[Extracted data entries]
------------
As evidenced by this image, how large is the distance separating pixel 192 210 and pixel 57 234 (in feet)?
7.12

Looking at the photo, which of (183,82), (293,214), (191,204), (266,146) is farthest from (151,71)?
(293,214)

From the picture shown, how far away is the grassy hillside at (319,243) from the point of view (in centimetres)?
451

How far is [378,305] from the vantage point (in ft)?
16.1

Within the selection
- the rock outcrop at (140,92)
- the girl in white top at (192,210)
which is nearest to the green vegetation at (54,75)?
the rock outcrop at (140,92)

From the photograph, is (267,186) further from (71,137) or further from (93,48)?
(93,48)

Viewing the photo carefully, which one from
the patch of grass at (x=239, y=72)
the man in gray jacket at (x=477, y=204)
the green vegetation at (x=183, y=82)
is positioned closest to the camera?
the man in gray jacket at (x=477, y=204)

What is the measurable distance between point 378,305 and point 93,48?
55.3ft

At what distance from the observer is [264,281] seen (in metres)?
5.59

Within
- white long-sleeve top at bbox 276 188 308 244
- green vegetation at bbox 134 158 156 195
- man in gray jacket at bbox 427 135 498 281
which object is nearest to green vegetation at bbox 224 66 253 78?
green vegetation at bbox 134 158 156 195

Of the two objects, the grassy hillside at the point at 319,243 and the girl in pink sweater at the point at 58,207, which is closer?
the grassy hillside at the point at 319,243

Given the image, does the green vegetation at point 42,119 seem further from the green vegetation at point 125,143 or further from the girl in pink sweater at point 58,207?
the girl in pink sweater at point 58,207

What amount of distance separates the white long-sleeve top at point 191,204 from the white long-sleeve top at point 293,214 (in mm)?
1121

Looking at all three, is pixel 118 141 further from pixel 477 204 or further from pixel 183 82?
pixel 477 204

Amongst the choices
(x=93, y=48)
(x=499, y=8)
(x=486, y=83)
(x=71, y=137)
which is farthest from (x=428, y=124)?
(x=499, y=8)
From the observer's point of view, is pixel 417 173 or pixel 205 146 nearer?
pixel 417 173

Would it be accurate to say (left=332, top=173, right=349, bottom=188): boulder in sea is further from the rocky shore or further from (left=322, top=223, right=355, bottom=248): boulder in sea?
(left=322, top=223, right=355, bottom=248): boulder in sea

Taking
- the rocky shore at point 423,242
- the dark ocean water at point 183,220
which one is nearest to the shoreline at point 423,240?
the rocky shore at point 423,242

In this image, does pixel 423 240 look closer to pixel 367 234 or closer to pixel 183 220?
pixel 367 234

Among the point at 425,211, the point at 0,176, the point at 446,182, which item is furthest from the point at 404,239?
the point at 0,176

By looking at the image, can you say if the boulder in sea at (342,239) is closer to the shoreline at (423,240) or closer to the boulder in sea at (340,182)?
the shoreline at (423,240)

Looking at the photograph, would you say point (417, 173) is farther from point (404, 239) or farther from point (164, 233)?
------------
◆ **AIM OF THE TASK**
Every line from the one containing "In this image, does" through the end of the data must be repeated exactly, and no other line.

◆ **PROBLEM SOLUTION**
In this image, does pixel 423 240 look closer to pixel 367 234 or closer to pixel 183 220?
pixel 367 234

Among the point at 425,211, the point at 0,176, the point at 446,182, which item is furthest from the point at 404,239?
the point at 0,176

By looking at the image, can you say if the boulder in sea at (342,239) is closer to the shoreline at (423,240) or closer to the boulder in sea at (340,182)?
the shoreline at (423,240)

Looking at the photograph, would you say point (417, 173) is farther from point (404, 239) or farther from point (164, 233)?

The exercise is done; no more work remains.